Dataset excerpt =
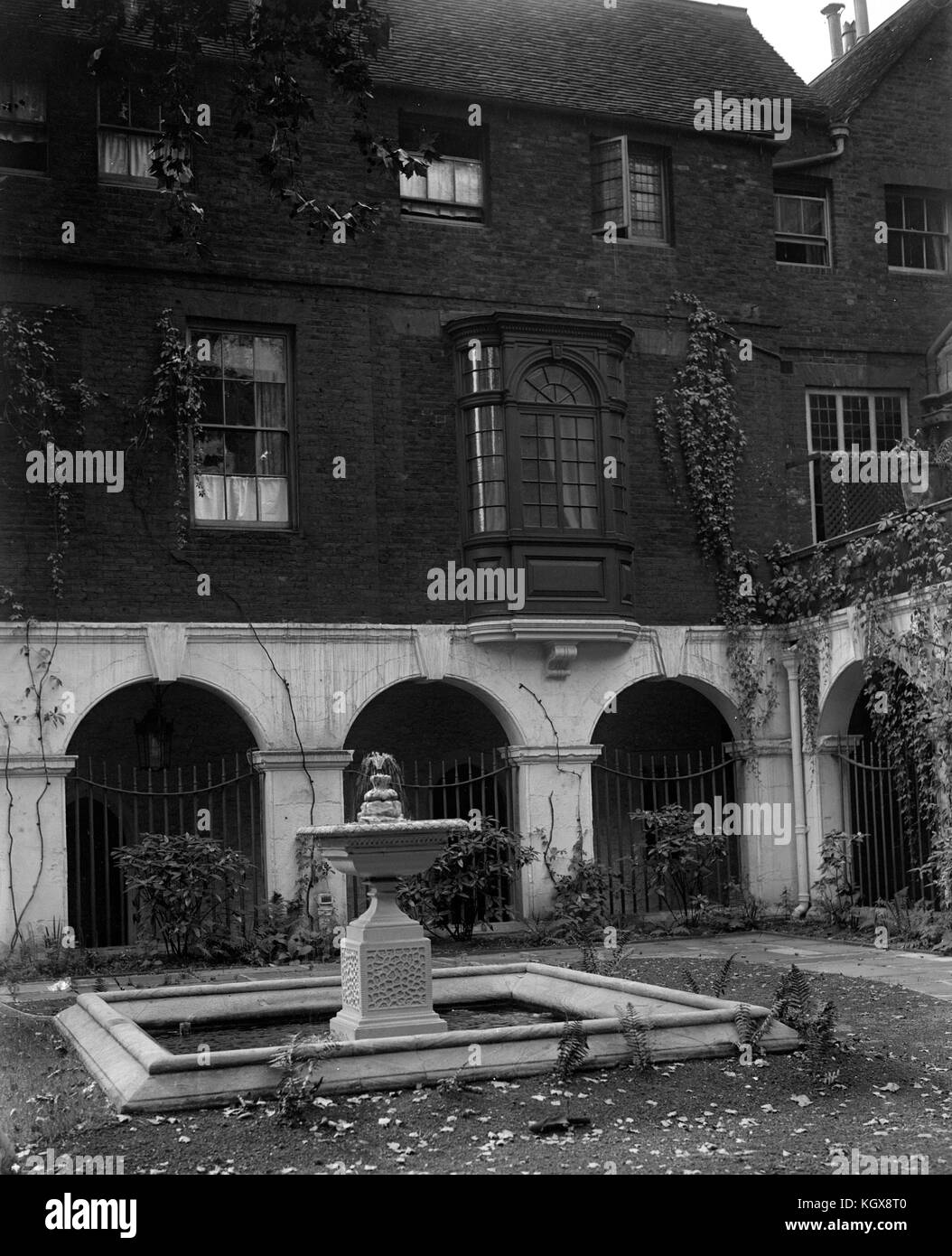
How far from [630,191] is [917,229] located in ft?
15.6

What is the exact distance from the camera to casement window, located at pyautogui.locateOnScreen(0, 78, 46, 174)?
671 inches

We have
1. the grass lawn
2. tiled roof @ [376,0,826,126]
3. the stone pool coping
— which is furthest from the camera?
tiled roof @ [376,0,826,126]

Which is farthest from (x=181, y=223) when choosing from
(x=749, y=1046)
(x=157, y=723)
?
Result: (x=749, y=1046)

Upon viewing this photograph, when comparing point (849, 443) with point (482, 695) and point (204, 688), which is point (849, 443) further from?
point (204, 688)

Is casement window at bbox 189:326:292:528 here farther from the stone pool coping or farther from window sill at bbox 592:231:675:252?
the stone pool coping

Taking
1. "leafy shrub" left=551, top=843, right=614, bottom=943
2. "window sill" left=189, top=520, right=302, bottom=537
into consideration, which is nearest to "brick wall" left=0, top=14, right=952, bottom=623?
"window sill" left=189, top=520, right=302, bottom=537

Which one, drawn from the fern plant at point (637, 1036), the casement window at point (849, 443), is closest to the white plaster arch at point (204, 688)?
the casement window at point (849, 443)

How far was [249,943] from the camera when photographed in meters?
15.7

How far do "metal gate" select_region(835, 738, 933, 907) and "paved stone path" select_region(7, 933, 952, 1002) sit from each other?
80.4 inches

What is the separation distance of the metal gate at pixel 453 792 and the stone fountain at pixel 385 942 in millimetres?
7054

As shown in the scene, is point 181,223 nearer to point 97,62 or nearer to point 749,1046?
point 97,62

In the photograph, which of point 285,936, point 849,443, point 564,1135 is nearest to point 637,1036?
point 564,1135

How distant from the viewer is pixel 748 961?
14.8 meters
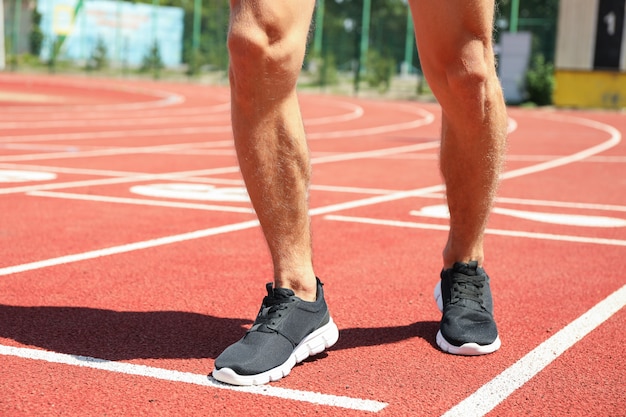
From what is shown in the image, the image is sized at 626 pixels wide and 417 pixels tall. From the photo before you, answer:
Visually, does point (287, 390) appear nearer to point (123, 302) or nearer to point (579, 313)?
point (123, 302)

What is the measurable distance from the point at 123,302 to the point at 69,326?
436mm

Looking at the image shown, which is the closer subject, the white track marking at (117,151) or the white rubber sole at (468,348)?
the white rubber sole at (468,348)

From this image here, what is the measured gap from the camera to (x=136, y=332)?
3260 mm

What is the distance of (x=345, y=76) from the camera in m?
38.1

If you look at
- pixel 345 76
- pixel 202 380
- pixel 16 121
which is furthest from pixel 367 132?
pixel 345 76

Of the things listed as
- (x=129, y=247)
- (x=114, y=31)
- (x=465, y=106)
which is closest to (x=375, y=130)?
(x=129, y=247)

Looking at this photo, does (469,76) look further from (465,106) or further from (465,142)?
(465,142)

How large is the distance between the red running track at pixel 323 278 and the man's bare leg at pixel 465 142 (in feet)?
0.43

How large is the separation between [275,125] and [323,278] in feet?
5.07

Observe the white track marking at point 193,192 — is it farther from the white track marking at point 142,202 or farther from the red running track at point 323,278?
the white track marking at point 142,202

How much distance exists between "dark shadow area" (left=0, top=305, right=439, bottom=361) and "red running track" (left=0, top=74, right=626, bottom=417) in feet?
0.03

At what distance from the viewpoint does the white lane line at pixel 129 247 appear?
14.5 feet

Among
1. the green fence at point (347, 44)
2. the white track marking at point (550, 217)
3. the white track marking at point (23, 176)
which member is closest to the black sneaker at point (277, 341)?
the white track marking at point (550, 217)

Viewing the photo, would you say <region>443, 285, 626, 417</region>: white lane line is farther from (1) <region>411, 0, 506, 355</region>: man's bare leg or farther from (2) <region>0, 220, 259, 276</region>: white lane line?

STATED PROBLEM = Return all of the records above word for word, leaving the pictures out of your answer.

RIGHT ANSWER =
How far from [630,191] is [917,229] located in ft?
15.6

What is the exact distance from the camera to casement window, located at pyautogui.locateOnScreen(0, 78, 46, 174)?
671 inches

We have
1. the grass lawn
2. tiled roof @ [376,0,826,126]
3. the stone pool coping
— which is furthest from the camera?
tiled roof @ [376,0,826,126]

Which is farthest from (x=181, y=223) when choosing from
(x=749, y=1046)
(x=157, y=723)
?
Result: (x=749, y=1046)

Upon viewing this photograph, when comparing point (849, 443) with point (482, 695) and point (204, 688), which is point (849, 443) further from?
point (204, 688)

Is casement window at bbox 189:326:292:528 here farther from the stone pool coping or farther from window sill at bbox 592:231:675:252?
the stone pool coping

Taking
1. "leafy shrub" left=551, top=843, right=614, bottom=943
2. "window sill" left=189, top=520, right=302, bottom=537
into consideration, which is nearest to "brick wall" left=0, top=14, right=952, bottom=623?
"window sill" left=189, top=520, right=302, bottom=537

Which one, drawn from the fern plant at point (637, 1036), the casement window at point (849, 443), is closest to the white plaster arch at point (204, 688)?
the casement window at point (849, 443)

How far was [249,943] from the camera when photographed in meters?
15.7

How far do "metal gate" select_region(835, 738, 933, 907) and "paved stone path" select_region(7, 933, 952, 1002) sit from each other?
80.4 inches

What is the separation distance of the metal gate at pixel 453 792 and the stone fountain at pixel 385 942 in millimetres?
7054

As shown in the scene, is point 181,223 nearer to point 97,62 or nearer to point 749,1046?
point 97,62

In the photograph, which of point 285,936, point 849,443, point 564,1135 is nearest to point 637,1036?
point 564,1135

How distant from the viewer is pixel 748 961?
14.8 meters
From what is shown in the image, the image is sized at 626 pixels wide and 417 pixels tall. From the photo before you, answer:
Visually, does point (287, 390) appear nearer to point (123, 302) or nearer to point (579, 313)?
point (123, 302)

What is the measurable distance from the point at 123,302 to the point at 69,326?
436mm

Looking at the image shown, which is the closer subject, the white track marking at (117,151) or the white rubber sole at (468,348)?
the white rubber sole at (468,348)

From this image here, what is the measured gap from the camera to (x=136, y=332)?
3260 mm

What is the distance of (x=345, y=76) from the camera in m?
38.1

If you look at
- pixel 345 76
- pixel 202 380
- pixel 16 121
which is furthest from pixel 367 132?
pixel 345 76

Of the things listed as
- (x=129, y=247)
- (x=114, y=31)
- (x=465, y=106)
which is closest to (x=375, y=130)?
(x=129, y=247)

Looking at this photo, does (469,76) look further from (465,106) or further from (465,142)?
(465,142)

How large is the distance between the red running track at pixel 323 278 and the man's bare leg at pixel 465 142 (in feet)?
0.43

How large is the separation between [275,125] and [323,278] in feet?
5.07

Observe the white track marking at point 193,192 — is it farther from the white track marking at point 142,202 or farther from the red running track at point 323,278?
the white track marking at point 142,202

How much distance exists between "dark shadow area" (left=0, top=305, right=439, bottom=361) and "red running track" (left=0, top=74, right=626, bottom=417) in feet?
0.03

At what distance from the viewpoint does the white lane line at pixel 129 247 appear?
14.5 feet

Among
1. the green fence at point (347, 44)
2. the white track marking at point (550, 217)
3. the white track marking at point (23, 176)
which member is closest to the black sneaker at point (277, 341)?
the white track marking at point (550, 217)

Viewing the photo, would you say <region>443, 285, 626, 417</region>: white lane line is farther from (1) <region>411, 0, 506, 355</region>: man's bare leg or farther from (2) <region>0, 220, 259, 276</region>: white lane line?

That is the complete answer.